(Spatial reasoning question data)
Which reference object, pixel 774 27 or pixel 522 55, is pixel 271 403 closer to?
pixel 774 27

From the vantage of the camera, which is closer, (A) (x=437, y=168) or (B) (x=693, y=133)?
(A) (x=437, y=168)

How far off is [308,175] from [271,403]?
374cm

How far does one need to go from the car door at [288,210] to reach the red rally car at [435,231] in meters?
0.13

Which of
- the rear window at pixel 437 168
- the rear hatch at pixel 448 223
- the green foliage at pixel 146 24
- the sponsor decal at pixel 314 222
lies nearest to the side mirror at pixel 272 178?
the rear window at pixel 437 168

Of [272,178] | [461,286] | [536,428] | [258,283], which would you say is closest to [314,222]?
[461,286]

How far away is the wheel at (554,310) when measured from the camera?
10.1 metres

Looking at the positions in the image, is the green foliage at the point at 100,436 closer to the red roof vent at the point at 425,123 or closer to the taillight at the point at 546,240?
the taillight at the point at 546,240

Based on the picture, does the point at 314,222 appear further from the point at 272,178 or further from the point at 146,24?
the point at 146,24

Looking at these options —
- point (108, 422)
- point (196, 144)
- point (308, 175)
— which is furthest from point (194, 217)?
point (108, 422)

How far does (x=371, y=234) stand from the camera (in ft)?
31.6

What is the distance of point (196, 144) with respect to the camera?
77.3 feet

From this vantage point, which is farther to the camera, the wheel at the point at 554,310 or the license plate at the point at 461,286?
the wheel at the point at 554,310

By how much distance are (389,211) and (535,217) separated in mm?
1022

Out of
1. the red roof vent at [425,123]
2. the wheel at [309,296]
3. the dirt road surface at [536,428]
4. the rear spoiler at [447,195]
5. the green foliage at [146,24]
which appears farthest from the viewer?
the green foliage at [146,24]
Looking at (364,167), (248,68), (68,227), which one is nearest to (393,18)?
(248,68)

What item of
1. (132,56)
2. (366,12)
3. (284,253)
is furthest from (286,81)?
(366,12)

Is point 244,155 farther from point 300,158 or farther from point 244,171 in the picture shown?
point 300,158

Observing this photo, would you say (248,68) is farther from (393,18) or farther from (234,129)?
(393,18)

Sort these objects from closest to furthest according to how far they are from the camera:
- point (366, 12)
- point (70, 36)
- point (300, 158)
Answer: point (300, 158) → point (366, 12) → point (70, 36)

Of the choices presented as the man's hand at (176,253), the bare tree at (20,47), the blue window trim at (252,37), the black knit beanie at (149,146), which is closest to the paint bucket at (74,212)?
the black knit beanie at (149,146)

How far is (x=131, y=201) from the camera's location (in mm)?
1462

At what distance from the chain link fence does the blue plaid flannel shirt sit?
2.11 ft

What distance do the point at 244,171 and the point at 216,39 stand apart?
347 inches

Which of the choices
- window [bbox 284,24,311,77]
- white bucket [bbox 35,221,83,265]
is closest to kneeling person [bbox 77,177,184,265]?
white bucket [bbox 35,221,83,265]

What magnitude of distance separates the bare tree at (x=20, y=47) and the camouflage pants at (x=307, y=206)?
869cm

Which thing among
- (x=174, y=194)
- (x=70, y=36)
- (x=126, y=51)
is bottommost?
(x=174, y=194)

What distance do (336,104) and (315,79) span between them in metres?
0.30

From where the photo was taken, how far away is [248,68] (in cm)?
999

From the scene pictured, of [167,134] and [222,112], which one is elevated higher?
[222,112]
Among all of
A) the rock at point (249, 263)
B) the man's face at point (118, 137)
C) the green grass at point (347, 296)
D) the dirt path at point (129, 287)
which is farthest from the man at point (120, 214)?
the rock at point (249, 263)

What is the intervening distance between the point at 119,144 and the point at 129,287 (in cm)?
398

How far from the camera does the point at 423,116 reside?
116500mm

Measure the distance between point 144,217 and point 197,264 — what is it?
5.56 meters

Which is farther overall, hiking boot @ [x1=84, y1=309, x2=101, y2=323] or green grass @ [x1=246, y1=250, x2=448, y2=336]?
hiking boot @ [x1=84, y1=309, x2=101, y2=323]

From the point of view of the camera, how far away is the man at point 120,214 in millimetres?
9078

EXERCISE:
Copy the rows from the line containing "From the point of" through the last line of the rows, both included, without changing anything.

WORKED ANSWER:
From the point of view of the camera, how far away is the man at point 120,214 in millimetres?
9078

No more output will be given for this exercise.